**REQUIREMENT:**
Update the records below by changing "uppermost" to "highest", leaving everything else the same.
--------------------
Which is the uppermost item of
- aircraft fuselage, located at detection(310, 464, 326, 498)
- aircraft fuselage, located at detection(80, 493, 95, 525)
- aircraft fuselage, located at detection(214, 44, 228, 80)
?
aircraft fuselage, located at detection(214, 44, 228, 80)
--------------------
**RESULT FOR THIS TASK:**
Which is the highest item of
- aircraft fuselage, located at detection(310, 464, 326, 498)
- aircraft fuselage, located at detection(80, 493, 95, 525)
- aircraft fuselage, located at detection(214, 44, 228, 80)
?
aircraft fuselage, located at detection(214, 44, 228, 80)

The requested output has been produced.